Lets begin at the beginning....how did you pay for college? do you have student loans yet to pay off? If so then forget about owning a house until you have a career and have worked in your job at least 5 years or more. To buy any home you need 20% down plus extra, and need good credit and work experience. I think you're thinking that now is a good time to buy, but the economy has not tanked yet, and it's still to get worse, so with that in mind you might not get a job quickly.





I was a real estate agent plus I'd had my own fixer-upper home and MY rule of thumb is that if you earn $50,000 a year then you'd feel comfortable buying a home at $50,000. If you earn $100,000 then you'd feel comfortable buying a home at $100,000. I suspect any job you start out in would begin at $35,000 for starters.
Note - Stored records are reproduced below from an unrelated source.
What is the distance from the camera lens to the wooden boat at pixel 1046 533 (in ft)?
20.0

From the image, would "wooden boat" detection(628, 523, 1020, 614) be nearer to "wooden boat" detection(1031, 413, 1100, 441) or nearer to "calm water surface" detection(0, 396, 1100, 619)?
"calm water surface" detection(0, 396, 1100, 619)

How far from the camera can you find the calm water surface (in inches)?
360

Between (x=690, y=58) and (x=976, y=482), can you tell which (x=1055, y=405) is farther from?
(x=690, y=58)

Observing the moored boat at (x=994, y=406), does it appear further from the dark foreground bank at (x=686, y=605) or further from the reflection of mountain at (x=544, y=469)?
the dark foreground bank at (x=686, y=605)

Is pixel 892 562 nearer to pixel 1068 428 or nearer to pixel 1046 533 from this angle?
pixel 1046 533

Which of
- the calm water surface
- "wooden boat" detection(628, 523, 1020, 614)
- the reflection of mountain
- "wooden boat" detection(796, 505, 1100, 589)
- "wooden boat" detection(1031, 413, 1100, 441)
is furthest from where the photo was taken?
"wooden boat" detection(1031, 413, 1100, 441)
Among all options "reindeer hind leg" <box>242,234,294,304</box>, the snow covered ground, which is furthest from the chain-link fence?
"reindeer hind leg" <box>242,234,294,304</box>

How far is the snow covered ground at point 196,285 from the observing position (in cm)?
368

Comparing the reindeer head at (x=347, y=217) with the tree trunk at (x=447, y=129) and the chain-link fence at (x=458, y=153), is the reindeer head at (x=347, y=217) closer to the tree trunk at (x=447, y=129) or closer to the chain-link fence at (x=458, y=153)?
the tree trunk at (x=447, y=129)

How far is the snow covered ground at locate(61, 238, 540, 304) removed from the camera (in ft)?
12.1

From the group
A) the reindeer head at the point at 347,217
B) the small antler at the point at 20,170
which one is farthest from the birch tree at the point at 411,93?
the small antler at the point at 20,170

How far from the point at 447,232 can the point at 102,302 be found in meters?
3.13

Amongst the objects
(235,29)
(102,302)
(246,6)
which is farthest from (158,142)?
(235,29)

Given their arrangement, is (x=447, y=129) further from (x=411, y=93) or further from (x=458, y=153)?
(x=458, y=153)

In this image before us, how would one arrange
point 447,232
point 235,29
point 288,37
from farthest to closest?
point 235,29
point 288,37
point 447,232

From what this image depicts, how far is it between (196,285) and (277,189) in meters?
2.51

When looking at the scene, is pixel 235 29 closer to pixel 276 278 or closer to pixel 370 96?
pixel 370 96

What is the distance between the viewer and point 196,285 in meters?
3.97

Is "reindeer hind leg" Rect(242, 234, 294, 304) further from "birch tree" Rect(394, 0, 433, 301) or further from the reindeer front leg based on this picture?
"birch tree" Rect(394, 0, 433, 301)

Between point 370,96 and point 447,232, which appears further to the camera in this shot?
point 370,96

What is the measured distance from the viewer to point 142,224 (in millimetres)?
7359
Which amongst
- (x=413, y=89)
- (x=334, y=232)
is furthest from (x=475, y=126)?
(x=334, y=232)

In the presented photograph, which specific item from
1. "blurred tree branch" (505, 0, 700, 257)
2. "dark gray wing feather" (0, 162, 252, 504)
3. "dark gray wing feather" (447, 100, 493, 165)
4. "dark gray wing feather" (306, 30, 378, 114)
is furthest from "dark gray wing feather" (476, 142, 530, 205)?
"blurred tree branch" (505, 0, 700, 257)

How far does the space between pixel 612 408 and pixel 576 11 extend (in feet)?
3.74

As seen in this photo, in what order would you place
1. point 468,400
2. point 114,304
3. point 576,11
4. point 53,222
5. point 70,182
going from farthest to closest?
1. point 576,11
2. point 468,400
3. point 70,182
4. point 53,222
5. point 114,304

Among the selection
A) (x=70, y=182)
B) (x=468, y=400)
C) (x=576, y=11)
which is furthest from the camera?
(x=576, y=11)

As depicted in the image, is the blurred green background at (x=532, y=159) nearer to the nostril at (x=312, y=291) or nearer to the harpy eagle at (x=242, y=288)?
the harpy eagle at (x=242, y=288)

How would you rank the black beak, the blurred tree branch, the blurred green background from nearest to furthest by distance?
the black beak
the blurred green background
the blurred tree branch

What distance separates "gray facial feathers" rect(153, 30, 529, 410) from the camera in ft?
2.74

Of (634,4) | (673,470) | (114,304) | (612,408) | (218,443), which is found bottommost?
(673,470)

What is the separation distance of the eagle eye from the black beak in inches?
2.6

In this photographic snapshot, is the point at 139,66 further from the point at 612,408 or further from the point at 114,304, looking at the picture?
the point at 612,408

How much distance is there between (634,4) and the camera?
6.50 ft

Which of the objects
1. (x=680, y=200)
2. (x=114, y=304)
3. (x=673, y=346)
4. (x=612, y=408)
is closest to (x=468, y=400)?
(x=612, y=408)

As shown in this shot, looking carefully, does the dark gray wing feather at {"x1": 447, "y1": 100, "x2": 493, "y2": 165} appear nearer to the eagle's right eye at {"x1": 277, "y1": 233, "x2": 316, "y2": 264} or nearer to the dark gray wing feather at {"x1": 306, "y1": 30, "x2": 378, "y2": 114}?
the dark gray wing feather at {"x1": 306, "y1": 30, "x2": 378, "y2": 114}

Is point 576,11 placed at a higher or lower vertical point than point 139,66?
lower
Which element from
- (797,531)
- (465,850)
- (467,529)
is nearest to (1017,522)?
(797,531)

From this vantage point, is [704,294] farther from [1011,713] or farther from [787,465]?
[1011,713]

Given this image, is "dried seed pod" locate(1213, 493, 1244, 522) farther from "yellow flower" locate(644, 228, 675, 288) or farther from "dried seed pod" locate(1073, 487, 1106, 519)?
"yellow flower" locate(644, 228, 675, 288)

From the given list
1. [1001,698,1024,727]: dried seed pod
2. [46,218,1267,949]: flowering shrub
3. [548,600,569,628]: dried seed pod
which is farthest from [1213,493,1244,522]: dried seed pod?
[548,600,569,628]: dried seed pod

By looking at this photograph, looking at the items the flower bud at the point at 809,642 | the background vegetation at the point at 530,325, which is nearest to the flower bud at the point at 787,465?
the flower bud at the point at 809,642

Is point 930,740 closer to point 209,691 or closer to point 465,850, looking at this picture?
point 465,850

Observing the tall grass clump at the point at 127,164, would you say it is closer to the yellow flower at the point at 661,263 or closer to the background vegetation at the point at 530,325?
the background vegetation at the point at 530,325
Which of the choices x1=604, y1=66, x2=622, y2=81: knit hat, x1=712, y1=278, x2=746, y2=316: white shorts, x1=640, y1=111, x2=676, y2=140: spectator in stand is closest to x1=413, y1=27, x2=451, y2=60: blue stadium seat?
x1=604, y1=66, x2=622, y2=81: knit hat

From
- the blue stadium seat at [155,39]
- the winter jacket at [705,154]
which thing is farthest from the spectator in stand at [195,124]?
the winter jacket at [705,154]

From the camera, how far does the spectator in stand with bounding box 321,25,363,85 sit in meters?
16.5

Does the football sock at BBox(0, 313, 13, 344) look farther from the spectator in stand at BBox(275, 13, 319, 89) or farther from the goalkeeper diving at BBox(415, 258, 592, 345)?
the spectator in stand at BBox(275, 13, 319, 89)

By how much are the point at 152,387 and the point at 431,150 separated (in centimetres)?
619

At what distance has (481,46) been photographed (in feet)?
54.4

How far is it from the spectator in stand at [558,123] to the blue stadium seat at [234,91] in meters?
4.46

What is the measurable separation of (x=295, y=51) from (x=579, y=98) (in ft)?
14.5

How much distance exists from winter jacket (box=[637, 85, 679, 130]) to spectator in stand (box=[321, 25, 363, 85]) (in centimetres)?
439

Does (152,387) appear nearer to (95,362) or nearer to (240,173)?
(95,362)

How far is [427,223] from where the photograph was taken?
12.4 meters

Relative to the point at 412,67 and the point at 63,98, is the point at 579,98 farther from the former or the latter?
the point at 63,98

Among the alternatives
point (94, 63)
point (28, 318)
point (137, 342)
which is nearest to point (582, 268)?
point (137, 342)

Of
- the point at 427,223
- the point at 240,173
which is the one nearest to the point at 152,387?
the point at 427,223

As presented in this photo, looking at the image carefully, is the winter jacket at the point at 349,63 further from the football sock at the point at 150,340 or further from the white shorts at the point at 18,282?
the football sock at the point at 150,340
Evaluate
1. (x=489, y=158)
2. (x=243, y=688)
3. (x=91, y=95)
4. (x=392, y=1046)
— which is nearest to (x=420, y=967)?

So seems figures don't equal each other.





To be able to rent a house it needs to be considered ';commercial'; property by the zoning department of your county. To be able to buy a home (get it thru the process) you need to make sure insurance companies are writing policies, some aren't or some aren't in specific areas or in certain times of the year. And to protect your home you'd probably need flood insurance too along with the PITI payment. You can't keep a home for a short period of time and make out because your first ';several'; years you'd be paying mostly the interest. Because it's a home there may be a problem with ordinances which sometimes say you can't have more than 2 related families living in a home so be sure and check that county ordinance to remain legal. And, it depends on where that home is because if it's in a community of homes there may be an ordinance regarding parking (where to park and noise). I heard recently that in some places of the country that if the driveway is not paved then people get fined so you need to check things out carefully. Perhaps if the people you have rent your place also are willing under contract to work for you and refurbish the home too then you will make out well. Charge them a small amount of rent and then turn around and pay them for their work, then resell the home. This is called flipping. But you can only sell the home for the work you put in it and expenses like wiring materials (to bring up to code), paint and such, plus salaries plus a tad more. Remember that you can't sell the home for more than the neighborhood is worth so choose carefully. I can't remember if since it would be an intent to flip if you can get a commercial loan or a regular mortgage, so ask.